Thursday, June 7, 2012

King Briant I (1149-1155)

It was never proven that Briant killed his father; if he was behind it, no proof exists. Certainly, there were plenty who had cause to see him dead. However it happened, Briant became king in 1149.

He was already middle aged at 40 years of age when he made the trek from Angouleme to Castle Rennes, still under repair from the war against Scotland. He was still, in most ways, the same bookish, shy, humble boy his father and mother had alternately ignored and despised, though he had developed a penchant for angry outbursts of cruelty, no doubt from some internalization of the rude criticisms of his family.

He brought with him his wife, Judith, a fat paranoiac who compounded his misery by demanding constant isolation, lest she and her husband be murdered in their beds. Oftentimes, the new queen would sleep alone, barricaded in her room. The two had still not produced an heir upon their arrival at Rennes.

Briant inherited a bad situation. War in Wales was in full swing, a conflict which was started precisely because his father felt he needed to be replaced. He was honor-bound to see it to its conclusion, no matter the initial cause. As well, revolt was once again threatening to break out across Ireland; rumors of his involvement in his father's death had stirred the lords of Ireland against the crown once again.

The first year of his rule saw Connacht revolt, followed by Tyrone in 1150. Briant let them, as all his troops were running roughshod over the Welsh countryside. Wales was the priority, just as it would have been for his father. It had to be seen through to the bloody end.
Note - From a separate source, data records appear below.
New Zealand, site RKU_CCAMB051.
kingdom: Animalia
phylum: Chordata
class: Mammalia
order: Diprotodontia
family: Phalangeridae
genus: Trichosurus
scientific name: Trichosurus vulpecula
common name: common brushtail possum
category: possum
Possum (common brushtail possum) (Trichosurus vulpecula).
Perhaps mercifully, King Llewelyn I of Wales died in battle, leaving his his brother on the throne. This more or less eliminated Elinor's claim to the throne and, with it, any questions about Briant's half-brother's uniting of the two kingdoms. Wales sued for peace quickly after Llewelyn's demise, ceding Devon and Cornwall back to Brittany while not granting Elinor her place on the throne. Briant was happy to take this offer.
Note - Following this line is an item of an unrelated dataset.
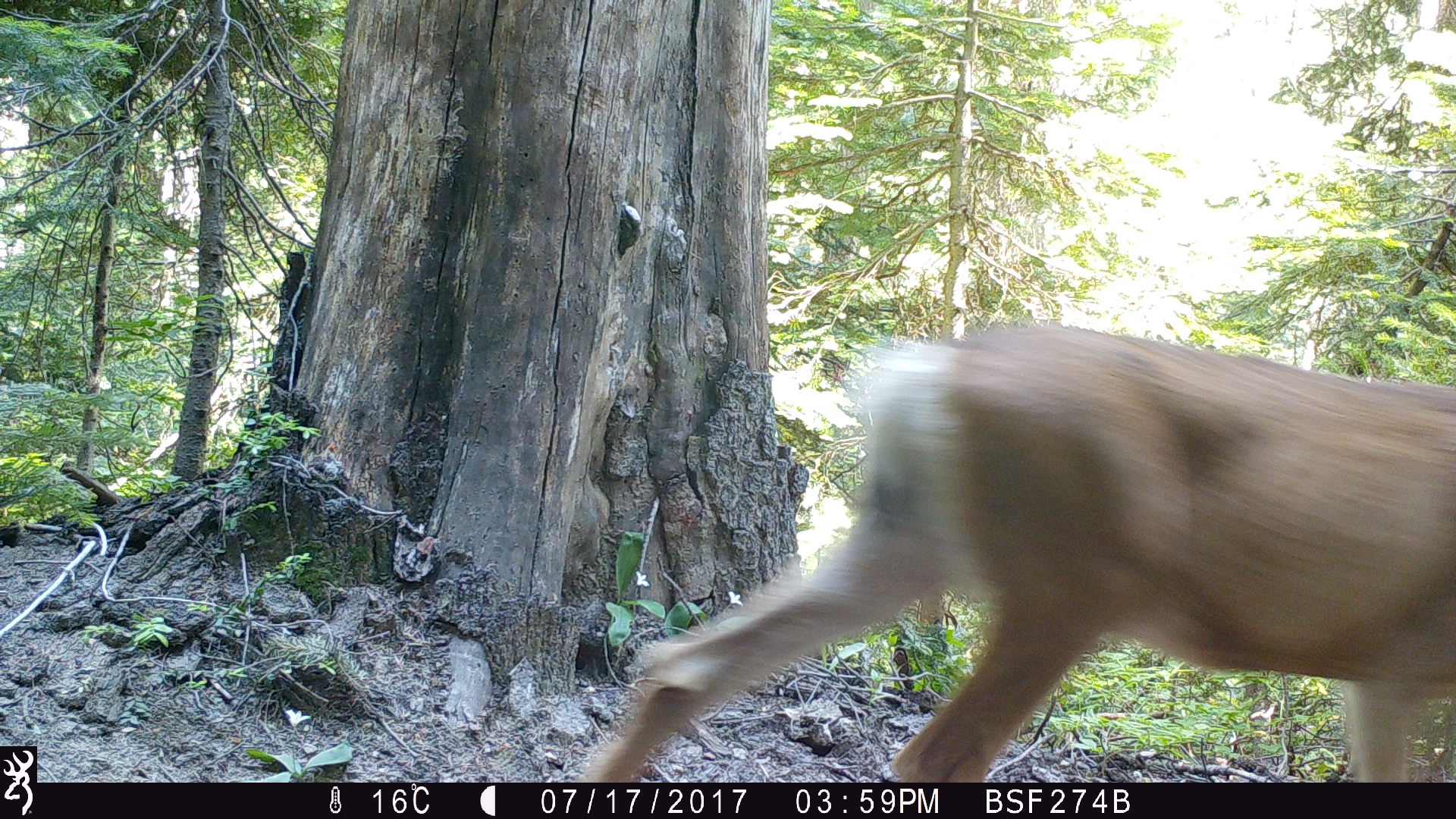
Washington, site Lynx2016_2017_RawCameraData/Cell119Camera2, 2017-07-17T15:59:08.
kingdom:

The king's military attentions quickly turned to Ireland, that bane of Brittany's peace for three generations. The forces of Tyrone and Connacht had grown fat and complacent in the face of meager Breton resistance. This came to a crashing halt in 1152, as first Tyrone and then Connacht are put down on the field of battle. Special ire was reserved for the forces of Connacht, as Duke Gilla-Patraic was executed during one of those rare but dangerous outbursts on the part of the king.
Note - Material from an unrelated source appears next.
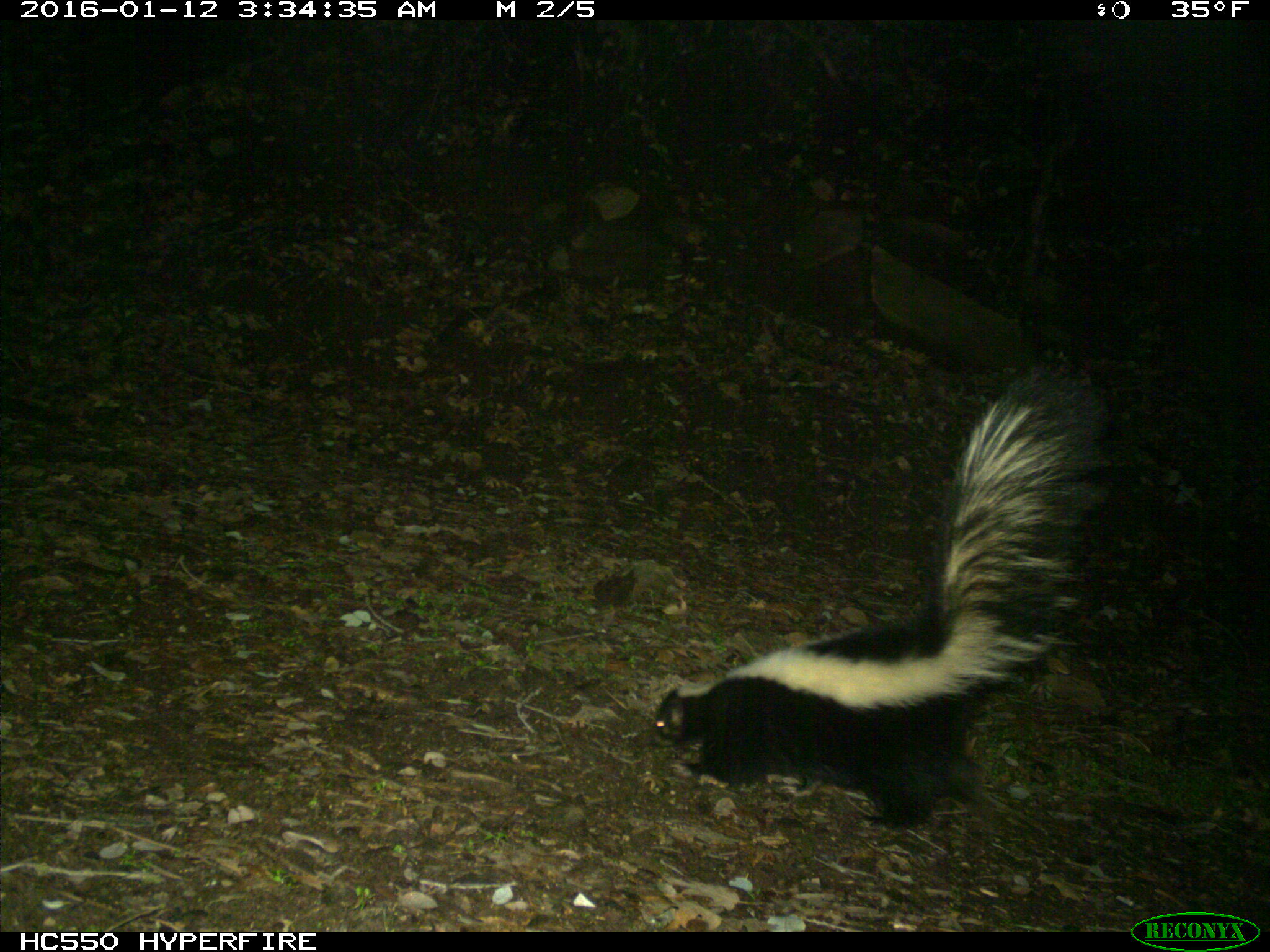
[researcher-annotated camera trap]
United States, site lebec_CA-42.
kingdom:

All settled into normality for a time. Briant and Judith finally had a child, a son, named Barthelemi, in 1151. Born as the Irish rebellions were waning, he was quickly betrothed to the 9 year old Duchess Heloise of Burgundy, in the hopes of folding that storied duchy to the kingdom in due time.

In 1155, Connacht rebelled once again, this time led by the deceased Gilla-Patraic's daughter. Her forces were quickly routed aside by the Bretons, but the army of Brittany was called back to the continent by a large peasant rebellion in Penthievere. The peasants were led by a group of flagellants and, after conducting an impromptu pogrom against the county's Jewish population, let themselves be swept up into conducting a siege of the county seat in their fervor.

Briant landed with his forces and fought the peasant rabble at the Battle of St. Brieuc in the summer of 1155. His horse threw him after it was gored with a spear. The dismounted king was set upon by the peasants, who beat him to death with clubs and rocks. He was 46 years old at the time of his death; his son, the new king, was only 4.